Short exercise
Extract every line of the listing below verbatim, from the first to the last, and leave the pictures out of your answer.

<<<<

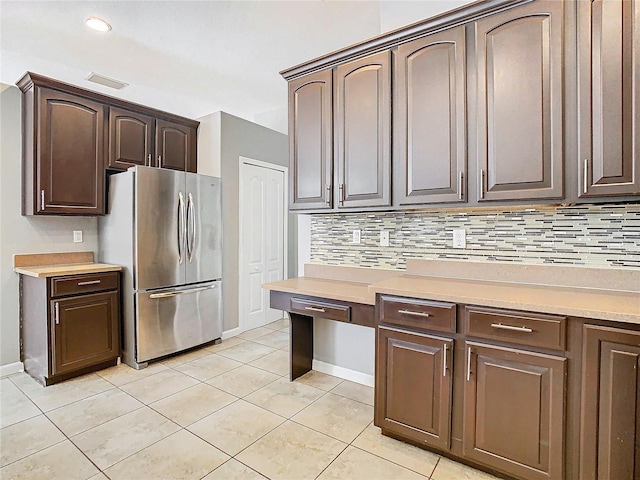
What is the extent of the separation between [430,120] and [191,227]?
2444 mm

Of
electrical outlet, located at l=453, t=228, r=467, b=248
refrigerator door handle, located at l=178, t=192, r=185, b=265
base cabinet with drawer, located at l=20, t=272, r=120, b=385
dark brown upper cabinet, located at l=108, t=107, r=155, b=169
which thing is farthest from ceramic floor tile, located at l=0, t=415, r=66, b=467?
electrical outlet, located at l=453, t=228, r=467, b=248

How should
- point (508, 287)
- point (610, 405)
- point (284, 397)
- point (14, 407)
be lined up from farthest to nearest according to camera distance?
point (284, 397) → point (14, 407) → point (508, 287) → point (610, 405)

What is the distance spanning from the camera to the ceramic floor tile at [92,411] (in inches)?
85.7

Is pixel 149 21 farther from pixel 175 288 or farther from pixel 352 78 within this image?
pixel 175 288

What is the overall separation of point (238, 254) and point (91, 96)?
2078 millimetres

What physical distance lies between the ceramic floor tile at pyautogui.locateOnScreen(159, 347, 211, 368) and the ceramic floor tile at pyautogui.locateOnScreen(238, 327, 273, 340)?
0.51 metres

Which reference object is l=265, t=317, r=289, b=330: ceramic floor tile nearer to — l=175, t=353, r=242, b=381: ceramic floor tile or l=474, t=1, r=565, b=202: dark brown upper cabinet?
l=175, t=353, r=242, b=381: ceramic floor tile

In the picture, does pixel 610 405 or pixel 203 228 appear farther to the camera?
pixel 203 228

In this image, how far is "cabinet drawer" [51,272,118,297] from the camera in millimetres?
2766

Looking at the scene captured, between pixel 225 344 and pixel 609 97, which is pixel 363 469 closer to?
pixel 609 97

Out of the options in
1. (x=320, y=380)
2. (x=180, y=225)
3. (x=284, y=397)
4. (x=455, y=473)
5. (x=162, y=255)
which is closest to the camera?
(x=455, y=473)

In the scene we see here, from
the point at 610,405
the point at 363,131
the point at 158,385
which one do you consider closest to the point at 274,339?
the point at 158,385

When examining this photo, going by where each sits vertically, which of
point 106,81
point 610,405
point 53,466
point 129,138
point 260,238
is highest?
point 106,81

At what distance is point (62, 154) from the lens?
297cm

>>>>

Response to the task
What is the extent of the separation between [430,120] and [191,227]?
2444 mm

Of
electrical outlet, located at l=453, t=228, r=467, b=248
refrigerator door handle, located at l=178, t=192, r=185, b=265
base cabinet with drawer, located at l=20, t=272, r=120, b=385
dark brown upper cabinet, located at l=108, t=107, r=155, b=169
which thing is farthest from ceramic floor tile, located at l=0, t=415, r=66, b=467?
electrical outlet, located at l=453, t=228, r=467, b=248

How should
- point (508, 287)
- point (610, 405)
- point (284, 397)
- point (14, 407)
be lined up from farthest to nearest according to camera distance?
point (284, 397) → point (14, 407) → point (508, 287) → point (610, 405)

What is the distance spanning from the camera to the ceramic floor tile at [92,411] (in inches)?
85.7

Is pixel 149 21 farther from pixel 175 288 or farther from pixel 352 78 within this image?
pixel 175 288

What is the overall separation of point (238, 254) and point (91, 96)?
2078 millimetres

What physical distance lies between the ceramic floor tile at pyautogui.locateOnScreen(159, 347, 211, 368) and the ceramic floor tile at pyautogui.locateOnScreen(238, 327, 273, 340)?
0.51 metres

Which reference object is l=265, t=317, r=289, b=330: ceramic floor tile nearer to — l=175, t=353, r=242, b=381: ceramic floor tile or l=474, t=1, r=565, b=202: dark brown upper cabinet?
l=175, t=353, r=242, b=381: ceramic floor tile

In the picture, does pixel 610 405 or pixel 203 228 appear farther to the camera?
pixel 203 228

In this image, how far is "cabinet drawer" [51,272,118,297] from the camera in millimetres?
2766

Looking at the scene captured, between pixel 225 344 and pixel 609 97, which is pixel 363 469 closer to?
pixel 609 97

Out of the options in
1. (x=320, y=380)
2. (x=180, y=225)
3. (x=284, y=397)
4. (x=455, y=473)
5. (x=162, y=255)
which is closest to the camera?
(x=455, y=473)

In the scene we see here, from
the point at 610,405
the point at 363,131
the point at 158,385
which one do you consider closest to the point at 274,339?
the point at 158,385

When examining this photo, going by where each sits vertically, which of
point 106,81
point 610,405
point 53,466
point 129,138
point 260,238
is highest?
point 106,81

At what distance is point (62, 154) from the lens?
297cm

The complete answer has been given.